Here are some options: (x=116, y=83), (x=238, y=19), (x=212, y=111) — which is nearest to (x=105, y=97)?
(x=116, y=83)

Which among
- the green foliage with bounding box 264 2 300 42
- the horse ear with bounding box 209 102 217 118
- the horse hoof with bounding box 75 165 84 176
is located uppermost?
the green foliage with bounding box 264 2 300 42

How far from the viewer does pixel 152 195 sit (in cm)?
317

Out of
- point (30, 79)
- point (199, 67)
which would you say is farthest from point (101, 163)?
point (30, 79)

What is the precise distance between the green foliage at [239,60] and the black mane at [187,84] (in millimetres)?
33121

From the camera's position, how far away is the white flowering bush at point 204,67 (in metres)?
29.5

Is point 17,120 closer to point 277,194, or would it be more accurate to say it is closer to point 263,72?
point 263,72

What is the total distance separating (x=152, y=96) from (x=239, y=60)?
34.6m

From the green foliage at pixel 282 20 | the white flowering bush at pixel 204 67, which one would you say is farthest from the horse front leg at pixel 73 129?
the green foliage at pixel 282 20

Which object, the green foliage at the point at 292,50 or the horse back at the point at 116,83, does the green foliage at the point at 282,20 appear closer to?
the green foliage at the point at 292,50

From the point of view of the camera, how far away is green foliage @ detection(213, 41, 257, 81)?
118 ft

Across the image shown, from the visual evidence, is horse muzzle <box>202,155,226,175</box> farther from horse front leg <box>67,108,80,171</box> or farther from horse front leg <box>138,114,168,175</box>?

+++++

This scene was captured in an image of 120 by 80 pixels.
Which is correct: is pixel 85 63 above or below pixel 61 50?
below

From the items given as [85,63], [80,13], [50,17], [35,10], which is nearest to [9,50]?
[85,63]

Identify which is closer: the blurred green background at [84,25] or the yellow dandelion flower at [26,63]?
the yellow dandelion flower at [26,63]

+++++

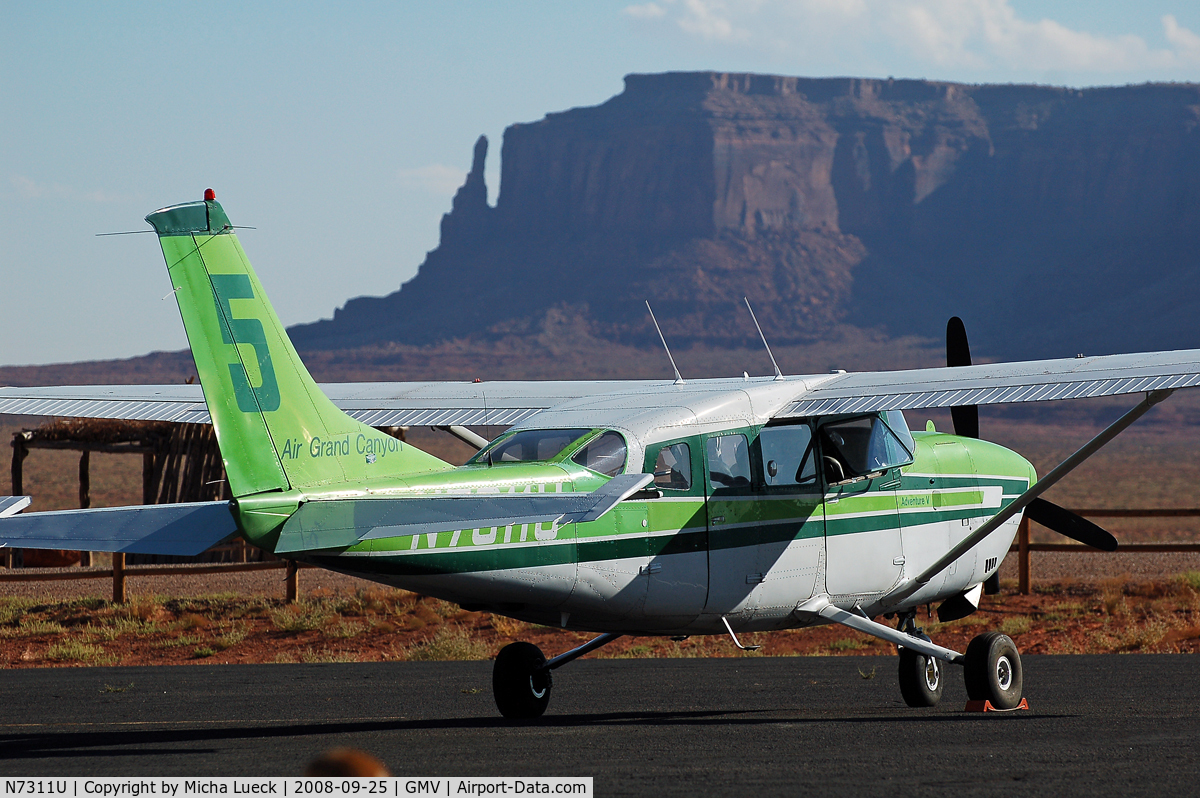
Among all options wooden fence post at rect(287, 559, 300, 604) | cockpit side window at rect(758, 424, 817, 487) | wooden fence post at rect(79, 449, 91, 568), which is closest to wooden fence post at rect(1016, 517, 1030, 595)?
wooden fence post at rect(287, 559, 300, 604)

+++++

GIVEN INSTRUCTION. Pick out every line in the records that contains the word "farthest" and copy each one. Case matters.

TASK OUTPUT.
which would you say is farthest from point (101, 163)?
From the green foliage at pixel 282 20 | the white flowering bush at pixel 204 67, which one would you say is farthest from the horse front leg at pixel 73 129?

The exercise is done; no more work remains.